Les bénévoles et salariés de Destination familles, devant le local fermé. Photo Jean2P.
Les bénévoles et salariés de Destination familles, devant le local fermé. Photo Jean2P.

Les bénévoles et salariés de Destination familles, devant le local fermé. Photo Jean2P.

Dans un quartier, le cœur battant n’est pas toujours visible. À Noailles, il bat au 43 de la rue d’Aubagne depuis 2011. C’est là que l’association Destination Familles est installée, derrière un rideau gris, aujourd’hui baissé. “DF”, comme les salariés surnomment la structure, a gardé porte fermée. Depuis le 13 avril, les salariés de cette association exercent leur droit de retrait. Ils n’estiment plus possible d’accueillir un public souvent précaire dans un local qui prend l’eau de toute part, et menace pour partie de s’effondrer.

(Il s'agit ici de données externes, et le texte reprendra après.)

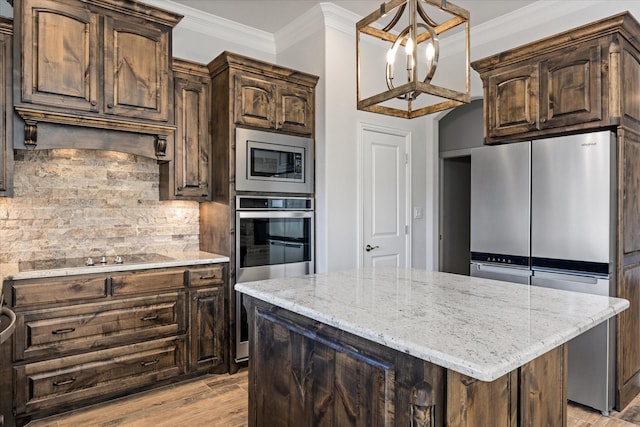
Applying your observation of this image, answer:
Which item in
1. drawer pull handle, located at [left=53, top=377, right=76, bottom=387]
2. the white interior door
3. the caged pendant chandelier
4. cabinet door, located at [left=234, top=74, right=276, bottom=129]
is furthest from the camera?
the white interior door

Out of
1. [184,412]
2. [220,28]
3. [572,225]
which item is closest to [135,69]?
[220,28]

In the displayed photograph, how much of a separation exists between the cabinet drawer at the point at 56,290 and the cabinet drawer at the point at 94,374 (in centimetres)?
38

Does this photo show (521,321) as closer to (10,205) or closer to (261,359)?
(261,359)

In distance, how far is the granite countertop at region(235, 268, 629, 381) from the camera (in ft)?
3.65

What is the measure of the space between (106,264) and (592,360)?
130 inches

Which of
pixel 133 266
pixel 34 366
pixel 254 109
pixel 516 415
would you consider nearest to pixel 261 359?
pixel 516 415

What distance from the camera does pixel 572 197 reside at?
2699mm

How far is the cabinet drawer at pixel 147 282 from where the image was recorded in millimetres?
2760

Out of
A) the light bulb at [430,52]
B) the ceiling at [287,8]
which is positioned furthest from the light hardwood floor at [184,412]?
→ the ceiling at [287,8]

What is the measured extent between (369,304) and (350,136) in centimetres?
241

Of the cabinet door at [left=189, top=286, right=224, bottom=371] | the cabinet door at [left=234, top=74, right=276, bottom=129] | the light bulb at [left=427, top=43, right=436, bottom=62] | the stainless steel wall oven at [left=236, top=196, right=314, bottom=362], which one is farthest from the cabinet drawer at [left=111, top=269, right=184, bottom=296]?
the light bulb at [left=427, top=43, right=436, bottom=62]

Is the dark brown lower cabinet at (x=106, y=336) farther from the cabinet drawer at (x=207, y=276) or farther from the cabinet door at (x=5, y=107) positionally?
the cabinet door at (x=5, y=107)

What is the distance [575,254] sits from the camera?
2680 mm

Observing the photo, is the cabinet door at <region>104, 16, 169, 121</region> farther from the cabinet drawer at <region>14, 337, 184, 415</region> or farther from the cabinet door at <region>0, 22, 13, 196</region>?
the cabinet drawer at <region>14, 337, 184, 415</region>
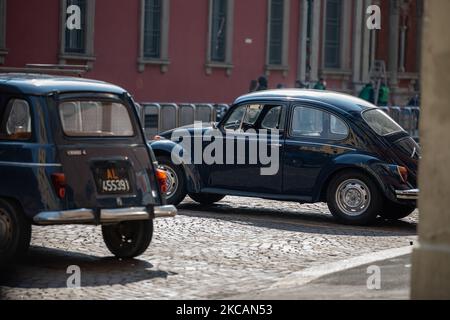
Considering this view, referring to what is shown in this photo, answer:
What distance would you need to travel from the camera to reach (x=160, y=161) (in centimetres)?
1653

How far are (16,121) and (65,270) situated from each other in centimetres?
152

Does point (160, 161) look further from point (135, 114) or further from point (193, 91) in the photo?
point (193, 91)

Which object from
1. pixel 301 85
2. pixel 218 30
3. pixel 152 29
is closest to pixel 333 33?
pixel 301 85

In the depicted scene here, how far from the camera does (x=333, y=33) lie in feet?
143

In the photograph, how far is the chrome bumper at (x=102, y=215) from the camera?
1096cm

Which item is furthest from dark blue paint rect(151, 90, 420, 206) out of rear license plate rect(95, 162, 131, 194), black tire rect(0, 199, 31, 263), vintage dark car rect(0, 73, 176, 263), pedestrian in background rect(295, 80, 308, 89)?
pedestrian in background rect(295, 80, 308, 89)

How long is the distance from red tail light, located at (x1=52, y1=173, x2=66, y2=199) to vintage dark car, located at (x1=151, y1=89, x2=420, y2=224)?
5110 mm

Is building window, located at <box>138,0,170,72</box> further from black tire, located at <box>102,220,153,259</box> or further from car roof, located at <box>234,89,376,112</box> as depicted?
black tire, located at <box>102,220,153,259</box>

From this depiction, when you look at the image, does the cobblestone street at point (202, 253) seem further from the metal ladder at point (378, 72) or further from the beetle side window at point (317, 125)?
the metal ladder at point (378, 72)

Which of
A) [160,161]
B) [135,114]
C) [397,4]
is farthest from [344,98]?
[397,4]

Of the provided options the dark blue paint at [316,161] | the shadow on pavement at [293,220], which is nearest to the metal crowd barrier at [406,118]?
the shadow on pavement at [293,220]

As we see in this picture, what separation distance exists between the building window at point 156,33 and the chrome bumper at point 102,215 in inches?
891

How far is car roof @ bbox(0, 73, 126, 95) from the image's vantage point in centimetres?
1169

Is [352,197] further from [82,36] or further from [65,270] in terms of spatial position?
[82,36]
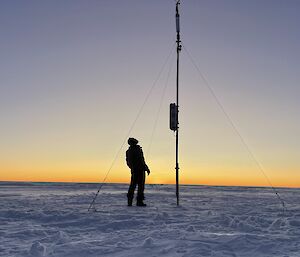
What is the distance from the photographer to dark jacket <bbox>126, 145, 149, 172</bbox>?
1172cm

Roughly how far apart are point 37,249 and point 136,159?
7.07 metres

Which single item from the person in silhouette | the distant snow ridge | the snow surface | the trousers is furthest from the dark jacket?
the distant snow ridge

Nous avons eu un nouvel arrêté de mise en sécurité en février dernier, explique Florian Grosset, le directeur de la structure. Mais la dégradation des conditions de sécurité est telle que nous ne pouvons plus accueillir comme il se doit, à la fois la centaine de personnes qui nous fréquentent chaque semaine, dont beaucoup d’enfants, et nos partenaires”.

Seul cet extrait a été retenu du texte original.